What was the inspiration for your creative work?
Historically, my political and humanitarian inspiration comes from everyone who has stood up to the forces of destruction to declare their universal right to exist freely. Poetically, Sam Hamill, Anne Waldman, Allen Ginsberg, and Amiri Baraka come to mind most often, but that’s just a handful. I could list many, many more.

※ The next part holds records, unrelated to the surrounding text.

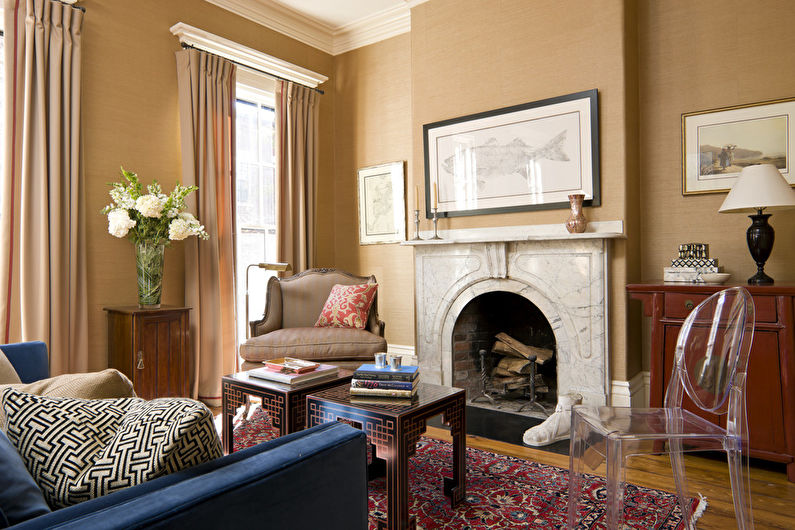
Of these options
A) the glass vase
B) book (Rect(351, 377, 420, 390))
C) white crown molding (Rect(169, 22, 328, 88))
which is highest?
white crown molding (Rect(169, 22, 328, 88))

Tell us something about the natural world that you love and don’t wish to lose. What are your thoughts on the kind of world we are leaving for the next generation?
Thinking locally for a moment, I want the next generation to enjoy a Chesapeake Bay in which one can walk across enormous shoals of oysters, just like those that the first Europeans encountered when they sailed up its beautiful, brackish, pristine, teeming waters. Copy and paste that wish across our ever-threatened world, and specify it for every place struggling to exist under the relentless voraciousness of humans.

Photo credit: Mel Edden

Matt Hohner’s poems have won numerous awards. His publications include Rattle: Poets Respond, The Baltimore Review, New Contrast, Live Canon, Passengers, Vox Populi, and Prairie Schooner. An editor with Loch Raven Review, Hohner’s second collection At the Edge of a Thousand Years won the 2023 Jacar Press Book Prize.